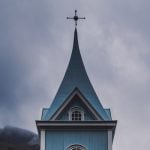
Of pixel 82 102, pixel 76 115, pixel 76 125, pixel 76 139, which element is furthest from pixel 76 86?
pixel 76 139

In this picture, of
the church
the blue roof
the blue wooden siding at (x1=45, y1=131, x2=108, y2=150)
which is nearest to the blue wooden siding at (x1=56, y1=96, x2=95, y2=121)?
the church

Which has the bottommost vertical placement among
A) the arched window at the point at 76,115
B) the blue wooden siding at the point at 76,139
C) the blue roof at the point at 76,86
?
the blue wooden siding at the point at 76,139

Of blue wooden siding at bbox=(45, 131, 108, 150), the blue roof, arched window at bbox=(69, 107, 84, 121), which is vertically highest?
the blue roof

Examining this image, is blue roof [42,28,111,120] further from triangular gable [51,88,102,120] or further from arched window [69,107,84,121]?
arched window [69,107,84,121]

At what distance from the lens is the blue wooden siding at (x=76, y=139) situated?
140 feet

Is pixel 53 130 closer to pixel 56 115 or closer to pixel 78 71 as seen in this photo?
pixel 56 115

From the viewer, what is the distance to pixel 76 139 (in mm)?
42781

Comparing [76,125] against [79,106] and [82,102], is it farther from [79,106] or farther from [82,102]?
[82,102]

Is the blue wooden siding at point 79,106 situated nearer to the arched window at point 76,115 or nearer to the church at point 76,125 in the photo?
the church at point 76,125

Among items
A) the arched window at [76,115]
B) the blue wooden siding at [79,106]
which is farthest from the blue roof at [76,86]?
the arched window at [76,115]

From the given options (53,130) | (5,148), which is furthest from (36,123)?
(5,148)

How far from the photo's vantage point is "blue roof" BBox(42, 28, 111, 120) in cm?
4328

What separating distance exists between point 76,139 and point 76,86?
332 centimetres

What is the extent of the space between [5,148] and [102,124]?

☆ ☆ ☆ ☆ ☆ ☆ ☆

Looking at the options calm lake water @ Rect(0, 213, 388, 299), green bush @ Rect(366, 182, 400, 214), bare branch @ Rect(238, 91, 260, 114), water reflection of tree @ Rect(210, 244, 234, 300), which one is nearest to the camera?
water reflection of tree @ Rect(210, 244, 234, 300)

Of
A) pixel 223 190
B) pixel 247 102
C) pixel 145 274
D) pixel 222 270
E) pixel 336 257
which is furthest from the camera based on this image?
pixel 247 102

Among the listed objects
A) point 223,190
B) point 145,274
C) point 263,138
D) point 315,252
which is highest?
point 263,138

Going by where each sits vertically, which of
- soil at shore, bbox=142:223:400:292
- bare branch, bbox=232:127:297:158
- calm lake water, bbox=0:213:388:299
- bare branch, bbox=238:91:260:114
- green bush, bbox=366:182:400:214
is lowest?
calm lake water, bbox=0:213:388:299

☆ ☆ ☆ ☆ ☆ ☆ ☆

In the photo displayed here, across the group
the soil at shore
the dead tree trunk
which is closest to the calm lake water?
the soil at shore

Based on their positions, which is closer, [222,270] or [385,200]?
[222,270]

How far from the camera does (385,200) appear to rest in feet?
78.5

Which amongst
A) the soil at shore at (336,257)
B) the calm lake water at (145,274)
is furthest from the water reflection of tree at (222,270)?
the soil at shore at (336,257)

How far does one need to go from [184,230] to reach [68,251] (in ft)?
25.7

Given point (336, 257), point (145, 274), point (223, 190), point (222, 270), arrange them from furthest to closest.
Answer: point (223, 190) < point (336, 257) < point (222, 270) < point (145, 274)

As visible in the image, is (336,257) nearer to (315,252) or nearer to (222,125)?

☆ ☆ ☆ ☆ ☆ ☆ ☆

— Instruction —
Please swap "blue wooden siding" for "blue siding" in the data from the line with "From the viewer, what" to the line with "What is the extent", and return only those lines with everything else unchanged.

— Reply —
From the viewer, what is the distance to pixel 76 139 (in mm)?
42781

Comparing [76,125] against [79,106] and [82,102], is it farther from [79,106] or farther from [82,102]?
[82,102]

Is the blue siding at point 79,106 situated nearer to the arched window at point 76,115 or nearer to the church at point 76,125 in the photo?
the church at point 76,125

Among items
A) the arched window at [76,115]
B) the blue siding at [79,106]
which is farthest from the blue roof at [76,86]?
the arched window at [76,115]

From the given options (53,130) | (5,148), which is furthest from (36,123)?
(5,148)

How far from the photo's vantage point is "blue roof" BBox(42, 28, 111, 120) in cm?
4328

What separating distance exists between point 76,139 and point 76,86?
332 centimetres

What is the extent of the space between [5,148] and [102,124]?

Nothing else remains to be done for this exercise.